The delivery to the government in Chişinău is being financed by Germany. The project is headed by an ousted Berlin police chief.
The German government is equipping Moldova with drones for border security. For this purpose, the border police will initially receive five unmanned aerial vehicles from the company Germandrones starting in the summer. Training of border guards to control and operate the sensor technology has already begun with a training drone, the manufacturer reported in a press release.
According to Germandrones, former Berlin Federal Police chief and later Berlin police president Klaus Kandt is acting as project coordinator. Kandt had to vacate his post in the capital in 2018 due to criticism of his leadership style and several scandals.
Fixed-wing aircraft with swiveling propellers
The Songbird 150 Surveillance Edition aircraft are fixed-wing aircraft, but they can take off and land vertically with swiveling propellers. This puts them in the VTOL (Vertical Take-Off and Landing) drone class. With a maximum take-off weight of 14 kilograms, they have a comparatively high payload of over six kilograms.
Several dozen drones with such capabilities are also to be delivered to the government of Ukraine by Quantum, a company likewise based in Germany. They are to take over surveillance tasks there as a defense against Russian attacks.
According to Germandrones, the Songbird 150 flies up to 90 kilometers. Control via satellite is apparently not possible. For use on the border with Ukraine, the drones carry optical sensor technology with 40x optical magnification and a thermal imaging camera on board. Equipping them with a laser-based LIDAR device for object detection is also now possible, according to the manufacturer.
“Current crisis always in view”
Equipping the government in Chişinău with German unmanned aircraft was reportedly discussed at the international conference to establish a “support platform” for Moldova in early April, according to the manufacturer. The conference, chaired by the German Foreign Office, was held in Berlin and co-chaired by Germany, France and Romania.
Whether the decision to deliver the drones was also made in Berlin, however, remains open. The manufacturer is also not disclosing how much money the German government is spending on it. However, Germandrones, a CONDOR Solutions company, accompanied the German delegation to the conference “with its engineers and technical expertise” and participated in the negotiations in Moldova.
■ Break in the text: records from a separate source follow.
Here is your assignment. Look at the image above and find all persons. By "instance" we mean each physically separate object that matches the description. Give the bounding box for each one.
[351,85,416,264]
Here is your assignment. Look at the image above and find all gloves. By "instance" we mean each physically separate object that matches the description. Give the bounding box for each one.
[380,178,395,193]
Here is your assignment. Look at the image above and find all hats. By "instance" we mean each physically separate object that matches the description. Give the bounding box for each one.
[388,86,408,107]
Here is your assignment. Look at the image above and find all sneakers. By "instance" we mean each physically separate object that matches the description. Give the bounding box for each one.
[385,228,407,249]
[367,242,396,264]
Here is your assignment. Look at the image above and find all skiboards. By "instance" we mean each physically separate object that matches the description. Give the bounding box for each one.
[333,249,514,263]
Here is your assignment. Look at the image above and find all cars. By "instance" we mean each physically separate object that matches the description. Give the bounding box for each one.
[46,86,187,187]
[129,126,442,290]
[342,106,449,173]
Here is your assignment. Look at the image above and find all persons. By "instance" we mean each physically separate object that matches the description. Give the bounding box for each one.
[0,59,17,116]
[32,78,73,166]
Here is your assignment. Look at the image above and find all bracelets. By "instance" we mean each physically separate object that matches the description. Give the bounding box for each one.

In doing so, he said, the participants “always kept in mind the current crisis and the related challenges that Moldova is currently facing.”
“Detection of criminal activities”
The five drones are intended to make it possible to quickly reach any location on Moldova’s borders from multiple locations with a surveillance device. This should contribute to a higher response and intervention capability thus “significantly to the detection of criminal activities,” the head of the border police, Rosian Vasiloi, is quoted as saying.
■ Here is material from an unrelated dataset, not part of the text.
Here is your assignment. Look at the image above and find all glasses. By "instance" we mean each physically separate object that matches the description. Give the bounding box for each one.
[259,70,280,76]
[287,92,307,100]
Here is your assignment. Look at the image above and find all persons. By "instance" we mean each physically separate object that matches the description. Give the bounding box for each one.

It remains unclear which violations are expected at the border. What is probably meant is the control of the entry of many hundreds of thousands of Ukrainians who have fled Russian attacks to Moldova.
It is also possible that Moldova wants to prevent irregular crossings of the border. After Ukraine banned men fit for war from leaving the country, many conscientious objectors are trying to escape undetected to neighboring countries.
Small drones for Frontex
Frontex is also supporting Moldova with units of its border force. To this end, former director Fabrice Leggeri had negotiated a status agreement with the government in Chişinău. Moldova’s prime minister had previously signed a law with the minister of the interior and the minister of justice allowing the deployment of armed foreign police on the republic’s state border.
However, deployments by the EU border agency in the self-proclaimed breakaway republic of Transnistria, where Russia has stationed military forces, are ruled out. It is not known what equipment Frontex will bring to Moldova. As for unmanned aircraft, so far the agency only flies large drones in the Mediterranean.
Most recently, however, Frontex had also put out to tender a framework contract for vertical-launch quadrocopters. The contract, worth €2 million, was awarded to the Polish company NaviGate, which specializes in camera technology. The manufacturer mounts the sensor technology on drones made by the Chinese group DJI, which also supplies blue-light organizations with its Matrice model.
Image: The Songbird 150 in Moldova (Border Police Republic of Moldova).